# long story, but, opinions?...



## Caledonianguy69 (Sep 22, 2018)

Myself and my wife have been together 26 years, married 18 years and we’re 44, so obviously got together young. 3 kids....16, 12, 10. On the whole, we’ve got on well, been successful, a good team and believe it or not, do love each other. I’ve come to realise through my wife, that amongst my many failings, that I have huge problems dealing with and showing my emotions, lying too easily and communicating. She is the opposite. My whole family are also like me too. 

My wife has never been with anyone else but me and other than a fairly recent emotional affair, which pales into insignificance in comparison with my misdemeanours, has been loyal. Myself on the otherhand have cheated almost right through the relationship, mostly with escort girls, and I’ve hidden it very well, right up until a few months back. 

I’ve tried to figure out why I’ve behaved so badly, I know my wife deserves so much more, but at times I’d justify my behaviour to myself, other times be consumed by guilt or shut it off altogether as if it hadn’t happened. Eventually, I end up repeating it. 

After a great first 5 or 6 years together, and prior to being married, I had to go away for a week and ended up falling head over heels for another girl and cheated for the first time. It was like nothing I’d ever experienced. She ended her own relationship on the back of this. I came back home miserable and my other half knew I wasn’t right. I struggled. I still loved her but was very confused, and immature looking back. A week later, my partners brother and sister were tragically killed. I didn’t talk about my feelings and gave her all the support I could. I cut off contact with the other girl, which killed me, but told myself I would be stupid to throw away what I had and that I’d made a mistake. I still think of the other girl almost every day.

A few months later, i proposed. A year later, married. A year after that, first child. My wife changed as a person just prior to marriage, into someone that was often extremely depressed and angry. Kids compounded this. I gave all the support I could and worked hard for the family.i didn’t blame her but at times resented her as she didn’t like me having any hobbies or interests. Even time spent with the kids I’d feel guilty about. 

What I couldn’t do was stop cheating. Countless liaisons with escort girls followed over the years. Luckily, I never picked anything up or passed it on. My sex life with my wife remained pretty healthy. Eventually, I became sloppy, and she suspected. I confessed to one encounter. In truth, I couldn’t even count them if I tried. She was devastated. Thoughts of telling all quickly evaporated. Stupid as it sounds, I never quite understood until recently, but it’s the lying that has caused the biggest problem for her, and our relationship. The trust is gone and she really struggles to get over it. She also toils with regret over never having lived a life prior to marriage. 

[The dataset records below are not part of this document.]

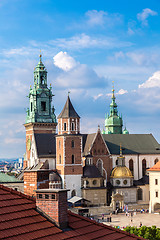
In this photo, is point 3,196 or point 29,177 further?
point 29,177

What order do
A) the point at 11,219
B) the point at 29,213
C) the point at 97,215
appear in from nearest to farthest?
1. the point at 11,219
2. the point at 29,213
3. the point at 97,215

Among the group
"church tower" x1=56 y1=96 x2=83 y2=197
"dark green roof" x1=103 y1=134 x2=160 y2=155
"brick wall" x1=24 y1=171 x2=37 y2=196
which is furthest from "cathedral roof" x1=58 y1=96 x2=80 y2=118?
"brick wall" x1=24 y1=171 x2=37 y2=196

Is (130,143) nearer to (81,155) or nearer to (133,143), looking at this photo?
(133,143)

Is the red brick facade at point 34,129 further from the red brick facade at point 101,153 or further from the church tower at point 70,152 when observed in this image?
the church tower at point 70,152

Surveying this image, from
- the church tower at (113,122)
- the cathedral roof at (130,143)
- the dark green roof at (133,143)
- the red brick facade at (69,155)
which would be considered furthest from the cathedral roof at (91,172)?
the church tower at (113,122)

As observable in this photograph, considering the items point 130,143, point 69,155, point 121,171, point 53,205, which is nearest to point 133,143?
point 130,143

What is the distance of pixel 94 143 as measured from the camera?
72.3 m

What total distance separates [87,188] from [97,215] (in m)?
6.17

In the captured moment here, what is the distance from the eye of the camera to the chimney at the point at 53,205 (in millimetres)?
12509

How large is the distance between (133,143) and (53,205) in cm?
6858

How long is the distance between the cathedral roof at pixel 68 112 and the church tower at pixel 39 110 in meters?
14.5

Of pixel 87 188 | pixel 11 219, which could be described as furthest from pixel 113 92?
pixel 11 219

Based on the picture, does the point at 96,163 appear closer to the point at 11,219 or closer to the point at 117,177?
the point at 117,177

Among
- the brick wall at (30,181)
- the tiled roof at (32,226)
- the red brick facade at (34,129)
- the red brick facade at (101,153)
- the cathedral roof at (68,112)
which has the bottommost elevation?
the tiled roof at (32,226)
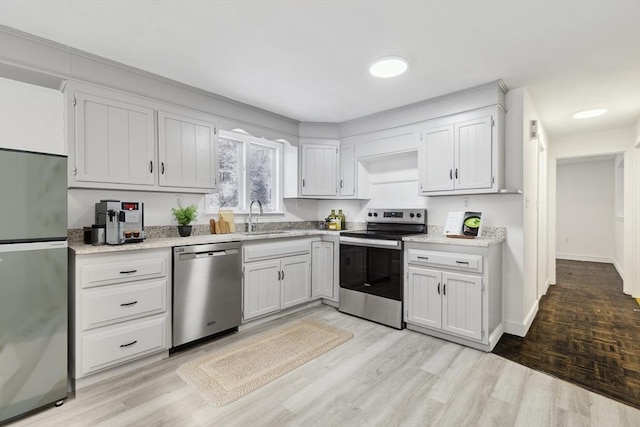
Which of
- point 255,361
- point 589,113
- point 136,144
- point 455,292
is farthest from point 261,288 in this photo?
point 589,113

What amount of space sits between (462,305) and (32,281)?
127 inches

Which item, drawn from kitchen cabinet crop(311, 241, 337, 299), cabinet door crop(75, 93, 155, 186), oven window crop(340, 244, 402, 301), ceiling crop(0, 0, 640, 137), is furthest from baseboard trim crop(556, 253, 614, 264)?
cabinet door crop(75, 93, 155, 186)

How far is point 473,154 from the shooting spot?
3104 mm

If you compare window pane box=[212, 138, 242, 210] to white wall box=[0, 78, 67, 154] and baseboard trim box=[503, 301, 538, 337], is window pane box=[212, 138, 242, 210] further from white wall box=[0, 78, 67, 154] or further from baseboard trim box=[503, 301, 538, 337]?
baseboard trim box=[503, 301, 538, 337]

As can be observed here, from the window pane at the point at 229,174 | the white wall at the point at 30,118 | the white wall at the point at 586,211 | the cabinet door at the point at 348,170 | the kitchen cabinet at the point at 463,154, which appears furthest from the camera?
the white wall at the point at 586,211

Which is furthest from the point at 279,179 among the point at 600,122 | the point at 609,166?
the point at 609,166

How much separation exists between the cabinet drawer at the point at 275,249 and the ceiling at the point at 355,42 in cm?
164

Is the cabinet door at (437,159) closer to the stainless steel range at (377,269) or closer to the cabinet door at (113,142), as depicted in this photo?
the stainless steel range at (377,269)

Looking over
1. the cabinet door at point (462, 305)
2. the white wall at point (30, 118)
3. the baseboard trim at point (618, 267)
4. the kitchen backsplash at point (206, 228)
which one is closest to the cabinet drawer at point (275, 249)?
the kitchen backsplash at point (206, 228)

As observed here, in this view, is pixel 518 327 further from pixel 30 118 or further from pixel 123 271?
pixel 30 118

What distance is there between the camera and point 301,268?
3.67m

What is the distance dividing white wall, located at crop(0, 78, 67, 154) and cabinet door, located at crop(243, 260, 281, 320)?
74.7 inches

I’ve made that sound all rather horrific. And it is to a degree but we do have fun together, do look after each other and do still love each other. My wife is soft, gentle and caring. We are talking about whether it’s right to split though as there’s periods of bickering and feelings of regret from both. If my wife knew the whole story the decision would be easy. It would also knock her confidence to pieces forever and cause so much upset. I feel I owe her to leave and give her chance of better but she worries she’ll be left on the shelf and it would kill her if I found someone. I wouldnt ever want her to be miserable. It’s so messed up and hard to see anything but hurt.


----------



## Livvie (Jan 20, 2014)

I think you should leave. She shouldn't have to be with a man who has had sex with too many escorts to count during the marriage, whether she knows it or not. 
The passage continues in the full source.